La speranza è di essere al via del Giro d'Italia

Alessandro Vanotti è un bergamasco purosangue: tenace, silenzioso, grande lavoratore. Queste doti hanno fatto del trentacinquenne corridore dell'Astana uno dei migliori gregari, o meglio luogotenenti, del ciclismo professionistico. A inizio dicembre durante il ritiro per la preparazione a Calpe, in Spagna, era rimasto vittima di una banale ma brutta caduta in allenamento procurandosi la frattura del piatto tibiale sinistro: due mesetti senza bicicletta e prima parte di stagione andata in fumo. Ma il “braccio destro” di Vincenzo Nibali e Fabio Aru, da buon bergamasco, con tenacia e tanto lavoro ha bruciato le tappe ed è sulla strada del pieno recupero. Ce lo ha confermato a Vimercate, in Brianza, ospite di Paolo Riva alla presentazione della Namedsport-Kemo, team dilettantistico. «L'evolversi della riabilitazione è andata bene – racconta Alessandro al 13° anno di professionismo -, c'è voluta molta pazienza ma adesso cammino senza stampelle; ho iniziato a fare lavori specifici in palestra, anche a corpo libero e adesso riesco a fare tutto, sono ben bilanciato e anche oggi in bici dopo un blocco di lavoro importante non avevo dolore, quindi tutto procede bene».
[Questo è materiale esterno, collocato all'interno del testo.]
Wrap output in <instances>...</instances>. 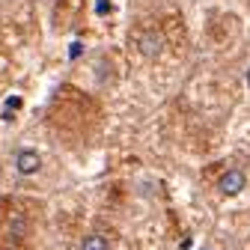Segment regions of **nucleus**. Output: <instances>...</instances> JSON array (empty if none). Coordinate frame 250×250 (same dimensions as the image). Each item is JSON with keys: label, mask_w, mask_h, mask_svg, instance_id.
Listing matches in <instances>:
<instances>
[{"label": "nucleus", "mask_w": 250, "mask_h": 250, "mask_svg": "<svg viewBox=\"0 0 250 250\" xmlns=\"http://www.w3.org/2000/svg\"><path fill=\"white\" fill-rule=\"evenodd\" d=\"M161 48H164V39H161L158 30H146V33L140 36V54L143 57H158Z\"/></svg>", "instance_id": "nucleus-3"}, {"label": "nucleus", "mask_w": 250, "mask_h": 250, "mask_svg": "<svg viewBox=\"0 0 250 250\" xmlns=\"http://www.w3.org/2000/svg\"><path fill=\"white\" fill-rule=\"evenodd\" d=\"M81 51H83V48H81V42H75V45L69 48V57H72V60H78V57H81Z\"/></svg>", "instance_id": "nucleus-7"}, {"label": "nucleus", "mask_w": 250, "mask_h": 250, "mask_svg": "<svg viewBox=\"0 0 250 250\" xmlns=\"http://www.w3.org/2000/svg\"><path fill=\"white\" fill-rule=\"evenodd\" d=\"M81 250H110V244H107V238L104 235H86L83 238V244H81Z\"/></svg>", "instance_id": "nucleus-4"}, {"label": "nucleus", "mask_w": 250, "mask_h": 250, "mask_svg": "<svg viewBox=\"0 0 250 250\" xmlns=\"http://www.w3.org/2000/svg\"><path fill=\"white\" fill-rule=\"evenodd\" d=\"M247 86H250V69H247Z\"/></svg>", "instance_id": "nucleus-8"}, {"label": "nucleus", "mask_w": 250, "mask_h": 250, "mask_svg": "<svg viewBox=\"0 0 250 250\" xmlns=\"http://www.w3.org/2000/svg\"><path fill=\"white\" fill-rule=\"evenodd\" d=\"M244 185H247V179H244L241 170H227V173L221 176V182H217V191L227 194V197H235V194L244 191Z\"/></svg>", "instance_id": "nucleus-1"}, {"label": "nucleus", "mask_w": 250, "mask_h": 250, "mask_svg": "<svg viewBox=\"0 0 250 250\" xmlns=\"http://www.w3.org/2000/svg\"><path fill=\"white\" fill-rule=\"evenodd\" d=\"M200 250H214V247H200Z\"/></svg>", "instance_id": "nucleus-9"}, {"label": "nucleus", "mask_w": 250, "mask_h": 250, "mask_svg": "<svg viewBox=\"0 0 250 250\" xmlns=\"http://www.w3.org/2000/svg\"><path fill=\"white\" fill-rule=\"evenodd\" d=\"M39 167H42L39 152H33V149H21V152L15 155V170H18L21 176H33V173H39Z\"/></svg>", "instance_id": "nucleus-2"}, {"label": "nucleus", "mask_w": 250, "mask_h": 250, "mask_svg": "<svg viewBox=\"0 0 250 250\" xmlns=\"http://www.w3.org/2000/svg\"><path fill=\"white\" fill-rule=\"evenodd\" d=\"M96 12L99 15H110L113 12V3H110V0H96Z\"/></svg>", "instance_id": "nucleus-6"}, {"label": "nucleus", "mask_w": 250, "mask_h": 250, "mask_svg": "<svg viewBox=\"0 0 250 250\" xmlns=\"http://www.w3.org/2000/svg\"><path fill=\"white\" fill-rule=\"evenodd\" d=\"M21 96H6V102H3V107H6V113H12V110H21Z\"/></svg>", "instance_id": "nucleus-5"}]
</instances>
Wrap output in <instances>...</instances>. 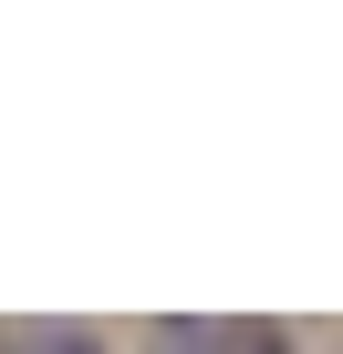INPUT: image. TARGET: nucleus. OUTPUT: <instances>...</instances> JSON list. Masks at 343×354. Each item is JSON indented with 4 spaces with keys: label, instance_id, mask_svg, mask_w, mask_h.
<instances>
[{
    "label": "nucleus",
    "instance_id": "f257e3e1",
    "mask_svg": "<svg viewBox=\"0 0 343 354\" xmlns=\"http://www.w3.org/2000/svg\"><path fill=\"white\" fill-rule=\"evenodd\" d=\"M63 354H94V344H63Z\"/></svg>",
    "mask_w": 343,
    "mask_h": 354
}]
</instances>
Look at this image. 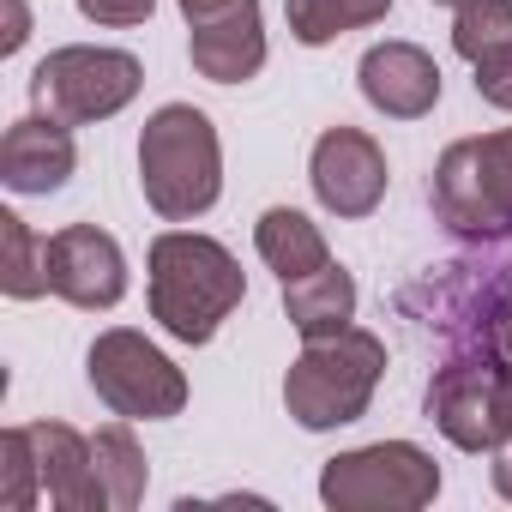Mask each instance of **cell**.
<instances>
[{
    "label": "cell",
    "instance_id": "27",
    "mask_svg": "<svg viewBox=\"0 0 512 512\" xmlns=\"http://www.w3.org/2000/svg\"><path fill=\"white\" fill-rule=\"evenodd\" d=\"M488 458H494V464H488V476H494V494H500V500H512V434H506V440H500Z\"/></svg>",
    "mask_w": 512,
    "mask_h": 512
},
{
    "label": "cell",
    "instance_id": "6",
    "mask_svg": "<svg viewBox=\"0 0 512 512\" xmlns=\"http://www.w3.org/2000/svg\"><path fill=\"white\" fill-rule=\"evenodd\" d=\"M440 494V464L416 440H374L326 458L320 500L332 512H416Z\"/></svg>",
    "mask_w": 512,
    "mask_h": 512
},
{
    "label": "cell",
    "instance_id": "18",
    "mask_svg": "<svg viewBox=\"0 0 512 512\" xmlns=\"http://www.w3.org/2000/svg\"><path fill=\"white\" fill-rule=\"evenodd\" d=\"M386 13H392V0H284L290 37H296L302 49H326V43H338L344 31L380 25Z\"/></svg>",
    "mask_w": 512,
    "mask_h": 512
},
{
    "label": "cell",
    "instance_id": "15",
    "mask_svg": "<svg viewBox=\"0 0 512 512\" xmlns=\"http://www.w3.org/2000/svg\"><path fill=\"white\" fill-rule=\"evenodd\" d=\"M253 247H260V260L278 272V284L332 266V247H326L320 223H314L308 211H296V205H272V211H260V223H253Z\"/></svg>",
    "mask_w": 512,
    "mask_h": 512
},
{
    "label": "cell",
    "instance_id": "12",
    "mask_svg": "<svg viewBox=\"0 0 512 512\" xmlns=\"http://www.w3.org/2000/svg\"><path fill=\"white\" fill-rule=\"evenodd\" d=\"M79 169V151H73V127L55 121V115H25L7 127L0 139V181L13 193H61Z\"/></svg>",
    "mask_w": 512,
    "mask_h": 512
},
{
    "label": "cell",
    "instance_id": "26",
    "mask_svg": "<svg viewBox=\"0 0 512 512\" xmlns=\"http://www.w3.org/2000/svg\"><path fill=\"white\" fill-rule=\"evenodd\" d=\"M494 422H500V440L512 434V356L500 362V386H494Z\"/></svg>",
    "mask_w": 512,
    "mask_h": 512
},
{
    "label": "cell",
    "instance_id": "10",
    "mask_svg": "<svg viewBox=\"0 0 512 512\" xmlns=\"http://www.w3.org/2000/svg\"><path fill=\"white\" fill-rule=\"evenodd\" d=\"M49 290L85 314H103L127 296V253L97 223H67L49 235Z\"/></svg>",
    "mask_w": 512,
    "mask_h": 512
},
{
    "label": "cell",
    "instance_id": "17",
    "mask_svg": "<svg viewBox=\"0 0 512 512\" xmlns=\"http://www.w3.org/2000/svg\"><path fill=\"white\" fill-rule=\"evenodd\" d=\"M91 452H97V476H103V494H109V512H133L145 500V482H151V464H145V446L133 440L127 416L97 428L91 434Z\"/></svg>",
    "mask_w": 512,
    "mask_h": 512
},
{
    "label": "cell",
    "instance_id": "16",
    "mask_svg": "<svg viewBox=\"0 0 512 512\" xmlns=\"http://www.w3.org/2000/svg\"><path fill=\"white\" fill-rule=\"evenodd\" d=\"M284 314H290V326H296L302 344L308 338H332V332H344L356 320V278L338 260L320 266V272H308V278H290L284 284Z\"/></svg>",
    "mask_w": 512,
    "mask_h": 512
},
{
    "label": "cell",
    "instance_id": "21",
    "mask_svg": "<svg viewBox=\"0 0 512 512\" xmlns=\"http://www.w3.org/2000/svg\"><path fill=\"white\" fill-rule=\"evenodd\" d=\"M512 43V0H470L452 19V49L464 61H482L488 49Z\"/></svg>",
    "mask_w": 512,
    "mask_h": 512
},
{
    "label": "cell",
    "instance_id": "23",
    "mask_svg": "<svg viewBox=\"0 0 512 512\" xmlns=\"http://www.w3.org/2000/svg\"><path fill=\"white\" fill-rule=\"evenodd\" d=\"M79 13L91 25H109V31H127V25H145L157 13V0H79Z\"/></svg>",
    "mask_w": 512,
    "mask_h": 512
},
{
    "label": "cell",
    "instance_id": "8",
    "mask_svg": "<svg viewBox=\"0 0 512 512\" xmlns=\"http://www.w3.org/2000/svg\"><path fill=\"white\" fill-rule=\"evenodd\" d=\"M494 350H446V362L428 380V416L458 452H494L500 422H494V386H500Z\"/></svg>",
    "mask_w": 512,
    "mask_h": 512
},
{
    "label": "cell",
    "instance_id": "7",
    "mask_svg": "<svg viewBox=\"0 0 512 512\" xmlns=\"http://www.w3.org/2000/svg\"><path fill=\"white\" fill-rule=\"evenodd\" d=\"M85 374L91 392L127 422H169L187 410V374L133 326L97 332V344L85 350Z\"/></svg>",
    "mask_w": 512,
    "mask_h": 512
},
{
    "label": "cell",
    "instance_id": "9",
    "mask_svg": "<svg viewBox=\"0 0 512 512\" xmlns=\"http://www.w3.org/2000/svg\"><path fill=\"white\" fill-rule=\"evenodd\" d=\"M308 181H314V199L332 217H374L380 199H386V151L362 127H326L314 139Z\"/></svg>",
    "mask_w": 512,
    "mask_h": 512
},
{
    "label": "cell",
    "instance_id": "24",
    "mask_svg": "<svg viewBox=\"0 0 512 512\" xmlns=\"http://www.w3.org/2000/svg\"><path fill=\"white\" fill-rule=\"evenodd\" d=\"M31 37V13H25V0H7V37H0V55H19Z\"/></svg>",
    "mask_w": 512,
    "mask_h": 512
},
{
    "label": "cell",
    "instance_id": "13",
    "mask_svg": "<svg viewBox=\"0 0 512 512\" xmlns=\"http://www.w3.org/2000/svg\"><path fill=\"white\" fill-rule=\"evenodd\" d=\"M187 55H193V73L211 79V85H247L253 73L266 67V25H260V0L223 13V19H205V25H187Z\"/></svg>",
    "mask_w": 512,
    "mask_h": 512
},
{
    "label": "cell",
    "instance_id": "14",
    "mask_svg": "<svg viewBox=\"0 0 512 512\" xmlns=\"http://www.w3.org/2000/svg\"><path fill=\"white\" fill-rule=\"evenodd\" d=\"M31 446L43 464V488L61 512H109L103 476H97V452L79 428L67 422H31Z\"/></svg>",
    "mask_w": 512,
    "mask_h": 512
},
{
    "label": "cell",
    "instance_id": "5",
    "mask_svg": "<svg viewBox=\"0 0 512 512\" xmlns=\"http://www.w3.org/2000/svg\"><path fill=\"white\" fill-rule=\"evenodd\" d=\"M145 85L139 55L127 49H97V43H67L55 55L37 61L31 73V109L55 115L67 127H97L109 115H121Z\"/></svg>",
    "mask_w": 512,
    "mask_h": 512
},
{
    "label": "cell",
    "instance_id": "22",
    "mask_svg": "<svg viewBox=\"0 0 512 512\" xmlns=\"http://www.w3.org/2000/svg\"><path fill=\"white\" fill-rule=\"evenodd\" d=\"M470 67H476V97L512 115V43L488 49V55H482V61H470Z\"/></svg>",
    "mask_w": 512,
    "mask_h": 512
},
{
    "label": "cell",
    "instance_id": "4",
    "mask_svg": "<svg viewBox=\"0 0 512 512\" xmlns=\"http://www.w3.org/2000/svg\"><path fill=\"white\" fill-rule=\"evenodd\" d=\"M428 199H434V217L464 241L506 235L512 229V127L446 145L434 163Z\"/></svg>",
    "mask_w": 512,
    "mask_h": 512
},
{
    "label": "cell",
    "instance_id": "29",
    "mask_svg": "<svg viewBox=\"0 0 512 512\" xmlns=\"http://www.w3.org/2000/svg\"><path fill=\"white\" fill-rule=\"evenodd\" d=\"M434 7H452V13H458V7H470V0H434Z\"/></svg>",
    "mask_w": 512,
    "mask_h": 512
},
{
    "label": "cell",
    "instance_id": "28",
    "mask_svg": "<svg viewBox=\"0 0 512 512\" xmlns=\"http://www.w3.org/2000/svg\"><path fill=\"white\" fill-rule=\"evenodd\" d=\"M235 7H247V0H181V19L187 25H205V19H223Z\"/></svg>",
    "mask_w": 512,
    "mask_h": 512
},
{
    "label": "cell",
    "instance_id": "25",
    "mask_svg": "<svg viewBox=\"0 0 512 512\" xmlns=\"http://www.w3.org/2000/svg\"><path fill=\"white\" fill-rule=\"evenodd\" d=\"M482 350H494V356H512V296H506V302L494 308V326H488Z\"/></svg>",
    "mask_w": 512,
    "mask_h": 512
},
{
    "label": "cell",
    "instance_id": "20",
    "mask_svg": "<svg viewBox=\"0 0 512 512\" xmlns=\"http://www.w3.org/2000/svg\"><path fill=\"white\" fill-rule=\"evenodd\" d=\"M37 488H43V464H37L31 422H25V428L0 434V506H7V512H31Z\"/></svg>",
    "mask_w": 512,
    "mask_h": 512
},
{
    "label": "cell",
    "instance_id": "11",
    "mask_svg": "<svg viewBox=\"0 0 512 512\" xmlns=\"http://www.w3.org/2000/svg\"><path fill=\"white\" fill-rule=\"evenodd\" d=\"M356 85L386 121H422L440 103V67L416 43H374L356 67Z\"/></svg>",
    "mask_w": 512,
    "mask_h": 512
},
{
    "label": "cell",
    "instance_id": "19",
    "mask_svg": "<svg viewBox=\"0 0 512 512\" xmlns=\"http://www.w3.org/2000/svg\"><path fill=\"white\" fill-rule=\"evenodd\" d=\"M0 235H7V266H0V290L13 302H37L49 296V235H37L19 211L0 217Z\"/></svg>",
    "mask_w": 512,
    "mask_h": 512
},
{
    "label": "cell",
    "instance_id": "2",
    "mask_svg": "<svg viewBox=\"0 0 512 512\" xmlns=\"http://www.w3.org/2000/svg\"><path fill=\"white\" fill-rule=\"evenodd\" d=\"M139 187L163 223H193L223 193V145L205 109L163 103L139 133Z\"/></svg>",
    "mask_w": 512,
    "mask_h": 512
},
{
    "label": "cell",
    "instance_id": "3",
    "mask_svg": "<svg viewBox=\"0 0 512 512\" xmlns=\"http://www.w3.org/2000/svg\"><path fill=\"white\" fill-rule=\"evenodd\" d=\"M380 380H386V338L368 326H344L332 338L302 344V356L284 374V404L308 434H326L362 422Z\"/></svg>",
    "mask_w": 512,
    "mask_h": 512
},
{
    "label": "cell",
    "instance_id": "1",
    "mask_svg": "<svg viewBox=\"0 0 512 512\" xmlns=\"http://www.w3.org/2000/svg\"><path fill=\"white\" fill-rule=\"evenodd\" d=\"M145 272H151V320L175 344H211L217 326L247 302L241 260L199 229H163L145 253Z\"/></svg>",
    "mask_w": 512,
    "mask_h": 512
}]
</instances>
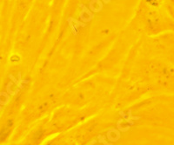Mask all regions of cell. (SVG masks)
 <instances>
[{
  "mask_svg": "<svg viewBox=\"0 0 174 145\" xmlns=\"http://www.w3.org/2000/svg\"><path fill=\"white\" fill-rule=\"evenodd\" d=\"M119 113H120V115H122L125 118L126 121L129 122V123H131V124H133V122L131 121V119H138V118H139L138 117H132V116H131V110L129 111V116H126V115H125L124 112H122V111H120Z\"/></svg>",
  "mask_w": 174,
  "mask_h": 145,
  "instance_id": "7a4b0ae2",
  "label": "cell"
},
{
  "mask_svg": "<svg viewBox=\"0 0 174 145\" xmlns=\"http://www.w3.org/2000/svg\"><path fill=\"white\" fill-rule=\"evenodd\" d=\"M10 78H11L13 81L15 82V83L17 84V86L19 87V89H23L24 88V86H23V84L22 83H28V81H25V80H22L21 79V73L19 72V80H17L12 75H10Z\"/></svg>",
  "mask_w": 174,
  "mask_h": 145,
  "instance_id": "6da1fadb",
  "label": "cell"
}]
</instances>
Quando potrai potenziare gli allenamenti su strada?
«Con il mio preparatore Maurizio Mazzoleni (proprietario del Centro di valutazione funzionale Modus Vivendi di Presezzo nel Bergamasco e preparatore atletico del Team Astana, ndr) questo sabato faremo un test per vedere a che punto sono con la condizione e stabilire un programma fino a fine aprile quando ci sarà il mio rientro alle corse».

Dove effettuerai il test?
«Lo faccio alla Roncola, la mia salita “di casa”, di riferimento. Ho i parametri degli altri anni e so già che questa volta il test sarà molto inferiore a quello dell'anno scorso in questo periodo, però è quello che mi serve come base di partenza per poi crescere giorno per giorno».

Ti dobbiamo aspettare vicino a Nibali o ad Aru? E quando?
«Prima dell'incidente il mio programma era di seguire Vincenzo sin dall'Argentina fino al Giro d'Italia. L'infortunio mi ha complicato un po' tutto e spero di debuttare entro fine aprile e magari in extremis riuscire a fare il Giro d'Italia come da programma. Se non sarò in condizione per la corsa rosa sposteranno il mio programma e magari sarò in gara al Tour de France».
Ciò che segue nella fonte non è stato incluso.